I looked you in the eye. “The meaning of life, the reason I made this whole universe, is for you to mature.”

“You mean mankind? You want us to mature?”

“No, just you. I made this whole universe for you. With each new life you grow and mature and become a larger and greater intellect.”

“Just me? What about everyone else?”

“There is no one else,” I said. “In this universe, there’s just you and me.”

You stared blankly at me. “But all the people on earth…”

“All you. Different incarnations of you.”

“Wait. I’m everyone!?”

“Now you’re getting it,” I said, with a congratulatory slap on the back.

“I’m every human being who ever lived?”

“Or who will ever live, yes.”

“I’m Abraham Lincoln?”

“And you’re John Wilkes Booth, too,” I added.

“I’m Hitler?” You said, appalled.

“And you’re the millions he killed.”

“I’m Jesus?”

“And you’re everyone who followed him.”

You fell silent.

“Every time you victimized someone,” I said, “you were victimizing yourself.
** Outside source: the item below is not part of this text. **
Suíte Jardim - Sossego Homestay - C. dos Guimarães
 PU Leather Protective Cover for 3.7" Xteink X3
Every act of kindness you’ve done, you’ve done to yourself. Every happy and sad moment ever experienced by any human was, or will be, experienced by you.”
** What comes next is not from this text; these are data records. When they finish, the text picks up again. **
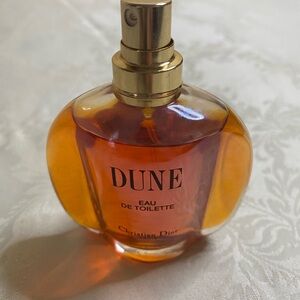 Vintage DUNE by Christian Dior 1.7 oz 50 ML Women's Perfume Spray No Box RARE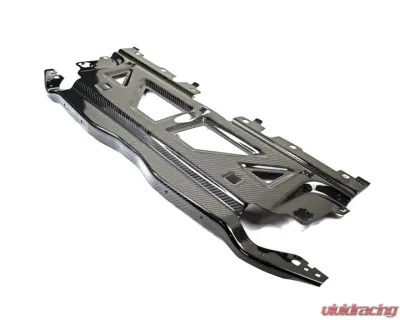 Auto Tecknic Dry Carbon Fiber Cooling Shroud for BMW G87 M2 2023-2025 - ATK-BM-0701-G87-G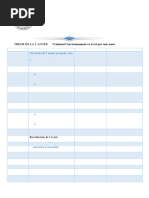 Calendrier des activités pastorales2024-2025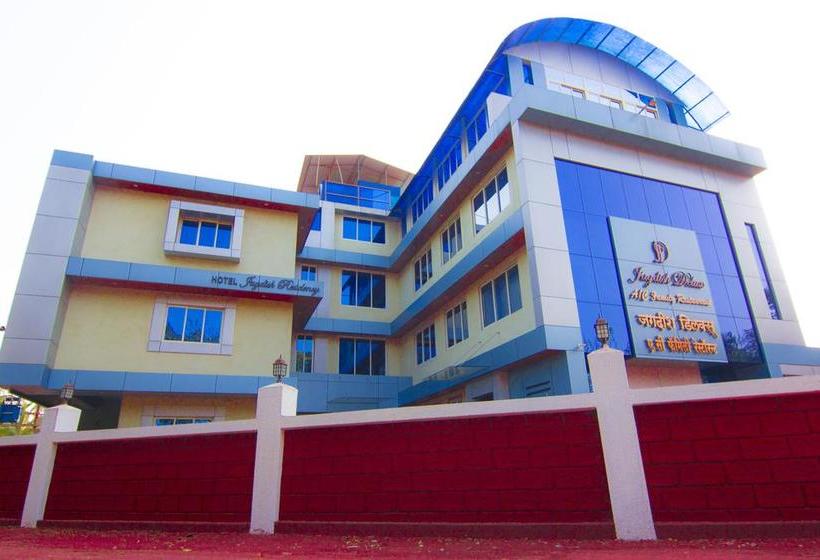 ホテル Jagdish Residency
You thought for a long time.

“Why?” You asked me. “Why do all this?”

“Because someday, you will become like me. Because that’s what you are. You’re one of my kind. You’re my child.”

“Whoa,” you said, incredulous. “You mean I’m a god?”

“No. Not yet. You’re a fetus. You’re still growing. Once you’ve lived every human life throughout all time, you will have grown enough to be born.”

“So the whole universe,” you said, “it’s just…”

“An egg.” I answered. “Now it’s time for you to move on to your next life.”

And I sent you on your way.
 
WOW DmnStr8!

Thanks for bringing this story to my attention. I honestly didn't want the story to end.

I've had similar ideas in my head but found it difficult to explain them or put them together but this story does that and more.

Away to google this (The Egg - By: Andy Weir)
😁 😁 😁 😁 😁 😁 😁 😁
 
DmnStr8 said:
The Egg
By: Andy Weir



“Well, I guess technically. Time, as you know it, only exists in your universe. Things are different where I come from.”

[/i]

That's a funny story, I wonder how the author would have responded if I questioned him on the fact that time is a prerequisite for a conversation like that. Information processing (which is what we are through and through) depends on time.
 
Have you read Albert Camus' The Stranger, yet? That book sorta kinda completely answered your questions in a very well-written-out format.